The ability of the rich man to hoard his wealth governs every detail of the poor man’s life, every waking moment from dawn to dusk. If the libertarian is opposed to a prison cell for the guilty, how much more will he oppose such captivity for the innocent? The financially destitute are condemned to a prison of eternal movement; walking in droves through trash-heaps in the hinterland of capitalism, picking for scraps by compulsion, destined to be steam-rolled if too slow, or too sick, or too starving. If we shed our bias and quieten our nerves, the state of the poor under capitalism is seen for what it is: an assault to liberty equivalent to the Soviet death marches, where the captive trek on bleeding, frost-bit feet to the crack of a whip, never to arrive at any destination. That is coercion, unapologetically, and though the libertarian in my blood may flinch at the sound of the tax collector’s footfall, the march of the poor booms louder for the millions that partake in it.

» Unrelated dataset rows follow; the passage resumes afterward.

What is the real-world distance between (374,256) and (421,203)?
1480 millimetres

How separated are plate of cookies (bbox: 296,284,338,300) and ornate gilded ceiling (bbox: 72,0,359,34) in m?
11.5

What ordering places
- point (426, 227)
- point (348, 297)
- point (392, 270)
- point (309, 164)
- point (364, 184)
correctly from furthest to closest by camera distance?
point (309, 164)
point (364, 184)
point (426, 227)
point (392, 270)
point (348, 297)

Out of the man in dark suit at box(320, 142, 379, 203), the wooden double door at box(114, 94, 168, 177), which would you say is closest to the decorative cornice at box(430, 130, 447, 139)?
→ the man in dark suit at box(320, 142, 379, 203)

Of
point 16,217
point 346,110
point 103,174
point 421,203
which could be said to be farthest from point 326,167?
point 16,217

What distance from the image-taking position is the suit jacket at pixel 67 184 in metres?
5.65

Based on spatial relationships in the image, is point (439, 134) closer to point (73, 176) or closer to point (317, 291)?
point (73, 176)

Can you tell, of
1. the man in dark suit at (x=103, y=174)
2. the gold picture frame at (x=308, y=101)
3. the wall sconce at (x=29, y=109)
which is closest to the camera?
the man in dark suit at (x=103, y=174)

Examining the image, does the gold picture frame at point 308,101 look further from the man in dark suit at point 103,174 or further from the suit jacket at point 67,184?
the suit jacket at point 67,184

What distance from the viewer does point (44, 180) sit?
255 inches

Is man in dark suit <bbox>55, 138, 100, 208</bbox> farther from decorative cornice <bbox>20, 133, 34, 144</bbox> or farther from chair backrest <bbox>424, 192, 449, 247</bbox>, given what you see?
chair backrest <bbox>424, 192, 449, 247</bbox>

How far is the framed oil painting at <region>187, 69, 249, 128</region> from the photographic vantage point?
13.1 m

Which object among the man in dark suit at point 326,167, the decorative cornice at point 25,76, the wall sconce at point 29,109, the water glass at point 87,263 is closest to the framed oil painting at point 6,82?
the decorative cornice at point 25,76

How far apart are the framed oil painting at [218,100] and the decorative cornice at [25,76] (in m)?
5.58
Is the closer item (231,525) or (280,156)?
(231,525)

For all its recurrence in common discourse, I struggle to recall why that old match seemed so irresolvable. Even if liberty were the supreme and only end of all things, the libertarian would sooner see murderers and rapists walk the streets than superfluous billions withheld from starving mouths. To lock a man in a two-by-two room for year after year is so much greater an attack on his freedom than to restructure society so that he cannot stash billions in an off-shore bank account. Such a freedom is so distant, so peripheral, so gratuitous – a thousand other chains would need breaking before we saw it as the next libertarian imperative. Were the whole world on a steady journey to anarchism, with liberties added daily in order of importance, the liberties of capitalism would even then come far down the line, so needless and dangerous they are.
How strange it is, I now think, to keep a man in handcuffs all his days, to save the public from his murderous intent, yet fight dogmatically for a man’s right to unused millions, though many more are murdered by it. It is a senseless scale of liberty which produces such a parallel, and so that whole old match is rigged. Old and finished; a Commander too senile to make sense, perhaps too revered to fire.